Because Mann wasn't there to defend himself (he was scheduled to appear at a second hearing this week), Barton bore down on the chair of a wide-ranging study of the climate of the past millennium by the U.S. National Academies' National Research Council (NRC), which also reviewed Mann's work. "No question university people like yourself believe [global warming] is caused by humans," Barton said to meteorologist Gerald North of Texas A&M University in College Station, whose 22 June NRC report concluded that the hockey stick was flawed but the sort of data on which it was based are still evidence of unprecedented warming (Science, 30 June, p. 1854). "My problem is that everyone seems to think we shouldn't debate the cause."

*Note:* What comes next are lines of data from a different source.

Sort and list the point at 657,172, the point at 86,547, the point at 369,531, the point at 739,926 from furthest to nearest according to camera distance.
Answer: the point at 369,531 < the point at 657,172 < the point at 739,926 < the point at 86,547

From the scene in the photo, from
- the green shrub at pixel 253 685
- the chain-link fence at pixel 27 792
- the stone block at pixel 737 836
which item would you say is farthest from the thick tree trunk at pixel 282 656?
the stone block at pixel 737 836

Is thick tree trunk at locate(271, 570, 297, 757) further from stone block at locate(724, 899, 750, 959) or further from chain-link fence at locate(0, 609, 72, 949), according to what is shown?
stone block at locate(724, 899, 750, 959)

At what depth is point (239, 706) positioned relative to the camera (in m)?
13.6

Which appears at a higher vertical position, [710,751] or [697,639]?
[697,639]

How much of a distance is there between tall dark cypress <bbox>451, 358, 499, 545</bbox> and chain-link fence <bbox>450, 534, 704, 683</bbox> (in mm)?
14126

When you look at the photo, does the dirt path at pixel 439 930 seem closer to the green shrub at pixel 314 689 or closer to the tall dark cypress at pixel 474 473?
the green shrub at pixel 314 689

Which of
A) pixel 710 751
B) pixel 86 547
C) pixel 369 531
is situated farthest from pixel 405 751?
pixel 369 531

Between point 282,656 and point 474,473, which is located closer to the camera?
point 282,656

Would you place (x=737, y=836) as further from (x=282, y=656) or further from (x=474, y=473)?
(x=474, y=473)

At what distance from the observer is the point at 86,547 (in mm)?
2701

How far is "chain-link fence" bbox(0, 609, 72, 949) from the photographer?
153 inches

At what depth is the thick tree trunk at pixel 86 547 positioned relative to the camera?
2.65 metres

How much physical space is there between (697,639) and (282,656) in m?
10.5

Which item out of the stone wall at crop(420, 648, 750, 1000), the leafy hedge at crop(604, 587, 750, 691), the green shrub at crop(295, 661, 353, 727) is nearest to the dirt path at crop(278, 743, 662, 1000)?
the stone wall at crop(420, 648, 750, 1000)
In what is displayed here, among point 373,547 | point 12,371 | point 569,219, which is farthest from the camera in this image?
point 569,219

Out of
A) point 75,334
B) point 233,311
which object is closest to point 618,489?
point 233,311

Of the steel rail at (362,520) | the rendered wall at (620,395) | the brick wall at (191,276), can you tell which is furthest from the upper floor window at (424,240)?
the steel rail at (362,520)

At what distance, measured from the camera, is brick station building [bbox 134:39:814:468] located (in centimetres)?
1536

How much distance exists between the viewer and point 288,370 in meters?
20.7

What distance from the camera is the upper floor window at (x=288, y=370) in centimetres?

North deflected the charge like an all-star hockey goalie. He said he doesn't disagree with Wegman's main finding that a single year or a single decade cannot be shown to be the warmest of the millennium. But that's only part of the story, he added. Finding flaws "doesn't mean Mann et al.'s claims are wrong," he told Barton. The recent warming may well be unprecedented, he noted, and therefore more likely to be human-induced. The claims "are just not convincing by themselves," he said. "We bring in other evidence."
The additional data include a half-dozen other reconstructions of temperatures during the past millennium. None is convincing on its own, North testified, but "our reservations should not undermine the fact that the climate is warming and will continue to warm under human influence."
North got some unexpected support from Wegman, his putative opponent on the ice. With a couple of qualifiers, Wegman agreed with North that most climate scientists have concluded that much of global warming is human-induced. And North's 12-person committee agreed with Wegman's three-person panel that the record is too fragmentary to say anything about a single year or even a single decade. The only supportable conclusion from climate proxies, the academy committee found, is that the past few decades were likely the warmest of the millennium, a conclusion of Mann's that the Wegman panel did not address. And there's a one-in-three chance that even that conclusion is wrong, North's committee found.
Consensus or not, Barton was unmoved. Scientists in the 1970s were unanimous that the next ice age was only decades away, he said. "It's the same thing" this time around, he warned.